EXERCISE DATA =>
----
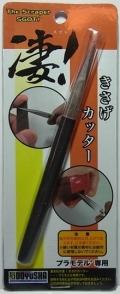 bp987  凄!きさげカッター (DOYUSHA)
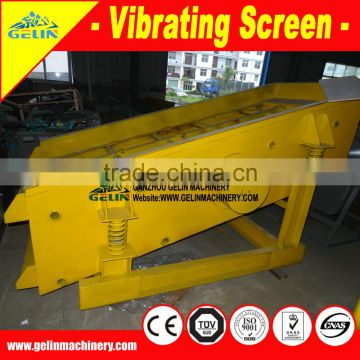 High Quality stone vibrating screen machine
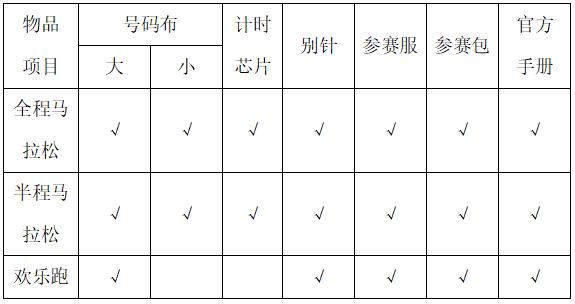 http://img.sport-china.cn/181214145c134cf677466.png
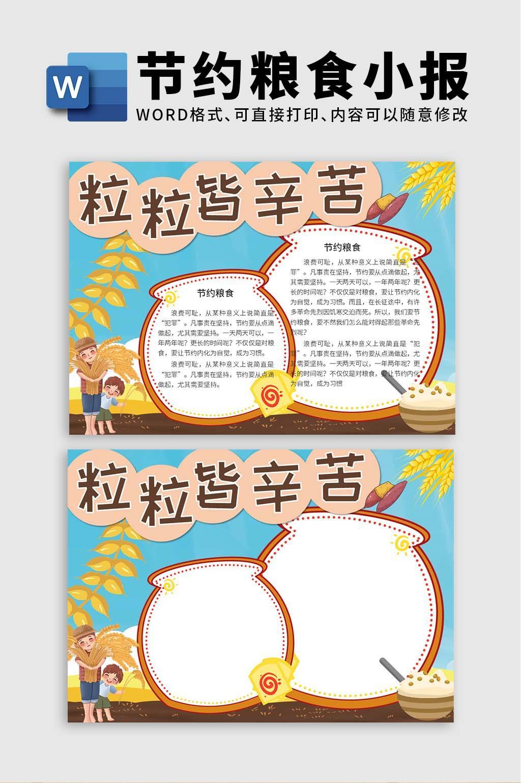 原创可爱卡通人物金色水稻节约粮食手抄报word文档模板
----
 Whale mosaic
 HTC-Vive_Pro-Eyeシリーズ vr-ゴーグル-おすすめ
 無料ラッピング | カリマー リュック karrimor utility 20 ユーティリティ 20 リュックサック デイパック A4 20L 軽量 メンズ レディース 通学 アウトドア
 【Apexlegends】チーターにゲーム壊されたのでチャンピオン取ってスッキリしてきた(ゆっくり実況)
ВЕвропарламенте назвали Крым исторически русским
----
WHAT IS EXPECTED => In the listing above, find the line with "無料ラッピング | カリマー" and the line with "ВЕвропарламенте назвали Крым". Output those two lines and every line between them, exactly as written.

FINISHED TASK =>
 無料ラッピング | カリマー リュック karrimor utility 20 ユーティリティ 20 リュックサック デイパック A4 20L 軽量 メンズ レディース 通学 アウトドア
 【Apexlegends】チーターにゲーム壊されたのでチャンピオン取ってスッキリしてきた(ゆっくり実況)
ВЕвропарламенте назвали Крым исторически русским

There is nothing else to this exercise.